The United Nation’s Intergovernmental Panel on Climate Change (IPCC) indicates that we must substantially reduce emissions from burning fossil fuels and simultaneously increase removal of carbon dioxide from the atmosphere by land and ocean reservoirs.
A recent executive order recognizes the importance of mature and old-growth forests in limiting climate change and makes their conservation a national policy. It also sets ambitious goals for the Forest Service and Bureau of Land Management (BLM), including “to conserve our mature and old-growth forests on Federal lands and restore the health and vibrancy of our Nation’s forests.”
Forests play an important role in mitigating climate change, with their carbon storage and accumulation in biomass that can serve as a carbon bank for decades to centuries. Forests are doing this now and require no development and scaling of technological solutions for removing carbon from the atmosphere — something that has already cost the nation billions with little progress. Although this may change with the $430 billion in new tax credits, the timeframe for substantially reducing atmospheric carbon dioxide is 10 to 30 years to keep global temperature below 1.5 degrees Celsius, the threshold to avoid the worst impacts of climate change.
“Technology versus nature” should not be thought of as an either-or solution. We need both on the table, but we need to let forests do substantially more by protecting mature and old forests from logging, particularly on public lands where most of them exist and permanence is achievable. For example, harvesting forests accounts for the largest percentage of tree biomass mortality in the western U.S. compared with beetles and wildfire. Protection of half the forestland in the region could triple the amount of biomass carbon that is currently protected, accounting for response to climate change.
The essential metric for climate mitigation by forests is the amount of carbon stored per acre in aboveground live and dead biomass, known as carbon density. It is determined by measurements of diameter and height of each tree, something that is already measured on federal inventory plots.
Because mature and older forests accumulate and store the greatest amount of carbon over time, they could be defined as those with medium to high carbon per acre among stands of similar species composition within an ecoregion. Ecoregions are delineated on the basis of major soil and climate influences on ecosystem carbon processes.

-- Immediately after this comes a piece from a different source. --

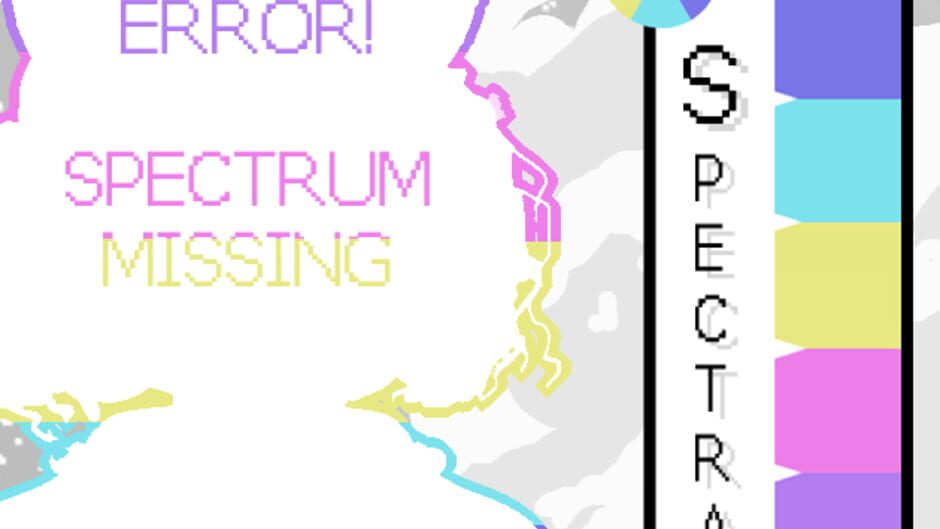 Spectra screenshot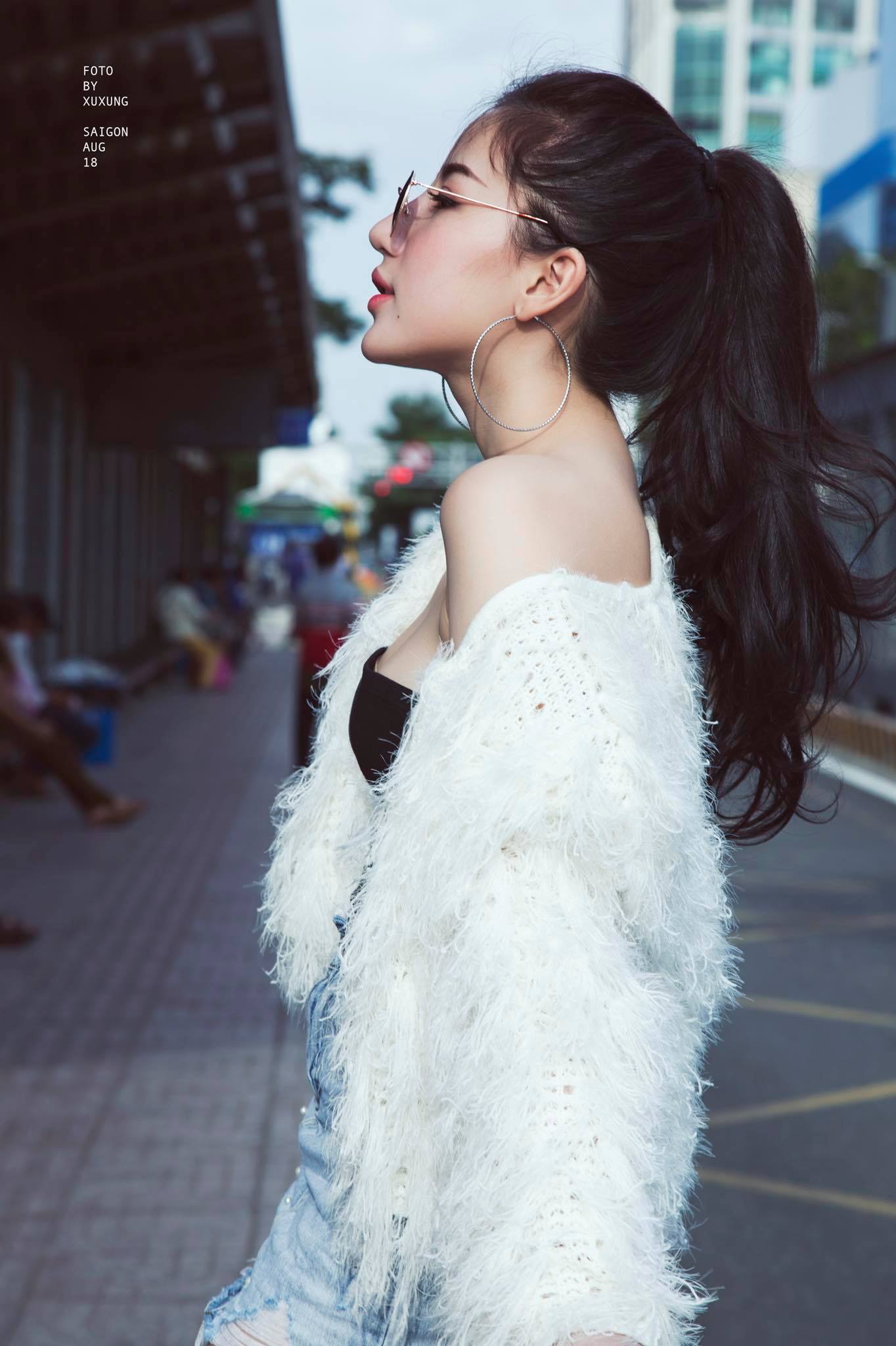 Ảnh Girl gym, Hotgirl Fitness, Ảnh gái tập gym, Girl tập gym, PT hotgirl, Huấn luyện viên hotgirl Nguyễn lâm Hoàng Quyên nguyenlamhoangquyen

Similarly, a benchmark such as medium to high amounts of critical habitat and species richness can be used to define mature and old forests that are high-priority areas to protect biodiversity. Ecoregion-based management ensures habitat and species are protected in each ecoregion, which would enhance resilience to climate change. This approach identifies priority mature and older stands to conserve for vital functions within each forest type and ecoregion.
The 13 agencies involved in the U.S. Global Change Research Program are charged with producing the first ever assessment report on the condition of nature in the United States. To do so will require updated measurements of plant and animal species richness and habitat quality in a measurement system that is co-located or coincides with the forest inventory. This is a much-needed activity to understand how climate change and disturbances are impacting species in forests at different developmental stages across the country, and to ensure that actions taken do not lead to species losses or impact the ability of species to move to new areas where they can survive and thrive under climate change.
These actions would address the executive order, “enlisting nature to address the climate crisis with comprehensive efforts to deploy nature-based solutions that reduce emissions and build resilience.” Importantly, it would pave a way to deliver on key commitments from the United Nations climate summit COP26.
Beverly E. Law is professor emeritus of global change biology and terrestrial systems science in the College of Forestry at Oregon State University. She is a fellow of the American Geophysical Union. She has published extensively on the effects of climate, wildfire and management on forest carbon, land use strategies for mitigating climate change, and forest carbon accounting. She is a Clarivate Analytics highly cited researcher, in the top 1 percent cited across fields globally.
William H. Schlesinger is a biogeochemist, as well as president emeritus and former director of the Cary Institute of Ecosystem Studies in Millbrook, New York. He was previously the dean of the Nicholas School of the Environment and Earth Sciences and James B. Duke Professor of Biogeochemistry at Duke University. He is a member of the National Academy of Sciences, and he has published extensively on the effects of climate change and deforestation on forest carbon, global carbon and nitrogen cycles, and natural climate solutions.